In Renaissance times, as we know from Shakepeare’s Macbeth, the dividing point in a month was called “the Ides”.  This hearkened from a time when all months, save February, had 30 days,  and the 15th served as the dividing point.

We’ve reached this point in December, in which the work-a-day cares and tribulations of the first two weeks, being as they are combined with holiday planning, give steadily away to the mix of moods and accent on celebrating that characterize the period, right up to January 1.

I spent the first part of today helping to lay wreaths on the grave sites of those who served in the military or were married to those who did.  There were about eighty people, of all ages, doing this, following a forty-minute ceremony of patriotic music and short speeches, culminating with a 21-gun salute and playing of “Taps” (Il Silenzio).

Wreaths Across America is a national program of wreath-laying at the graves of those laid to rest in military cemeteries, on the third Saturday in December.  It began with a wreath-maker in Harrington, ME, in 1992 and became a national effort in 2007. One of my maternal uncles, who served with distinction in the U.S. Navy, during World War II, was among those who helped organize the national effort.  I learned of his involvement in this, upon his passing, in 2010 and have been involved in this effort, myself, since 2011.

The rest of this Ides of December saw me get out the last of my family Christmas cards and put up a hand-made wreath on my front door.  The weather outside is far from frightful, but I aim to keep the atmosphere, around home and work at least, delightful.

**PROBLEM TO WORK ON**
Decide whether each statement below agrees with the text above about the Ides of December and wreath-laying. For each, answer yes or no and quote the deciding words of the text.
1. Wreaths Across America started in Harrington, ME, in 1992.
2. The ceremony before the wreath-laying lasted an hour.
3. The writer has taken part in the effort since 2010.

**GIVEN DATA**
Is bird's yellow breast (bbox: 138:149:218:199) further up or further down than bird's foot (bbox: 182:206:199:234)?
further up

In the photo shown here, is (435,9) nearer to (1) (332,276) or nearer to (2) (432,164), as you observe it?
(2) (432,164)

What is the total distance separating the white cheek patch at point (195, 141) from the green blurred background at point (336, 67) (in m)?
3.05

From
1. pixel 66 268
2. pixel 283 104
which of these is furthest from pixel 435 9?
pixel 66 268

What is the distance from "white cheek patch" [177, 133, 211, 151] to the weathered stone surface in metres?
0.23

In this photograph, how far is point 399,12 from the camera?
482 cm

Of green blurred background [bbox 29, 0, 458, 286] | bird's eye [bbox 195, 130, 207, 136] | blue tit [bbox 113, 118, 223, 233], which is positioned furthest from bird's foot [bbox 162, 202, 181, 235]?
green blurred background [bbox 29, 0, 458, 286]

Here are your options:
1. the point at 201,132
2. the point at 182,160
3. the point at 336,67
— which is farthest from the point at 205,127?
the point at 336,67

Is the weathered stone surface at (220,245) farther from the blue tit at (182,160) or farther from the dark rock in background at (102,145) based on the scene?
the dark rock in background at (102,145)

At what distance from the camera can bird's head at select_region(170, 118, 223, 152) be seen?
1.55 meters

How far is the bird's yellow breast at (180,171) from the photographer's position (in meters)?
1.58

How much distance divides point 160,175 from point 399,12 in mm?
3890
--
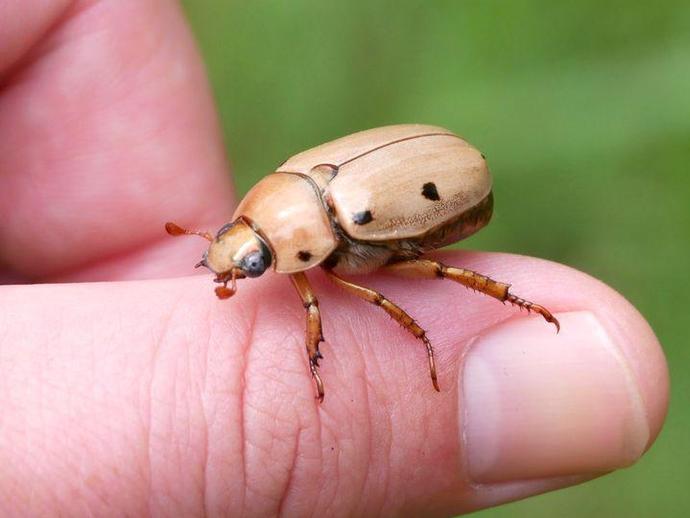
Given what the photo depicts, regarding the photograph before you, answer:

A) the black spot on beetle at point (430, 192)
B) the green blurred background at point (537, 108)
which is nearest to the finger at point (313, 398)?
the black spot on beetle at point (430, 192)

**RESPONSE BELOW**
1. Yes: "It began with a wreath-maker in Harrington, ME, in 1992"
2. No: "following a forty-minute ceremony of patriotic music and short speeches"
3. No: "have been involved in this effort, myself, since 2011"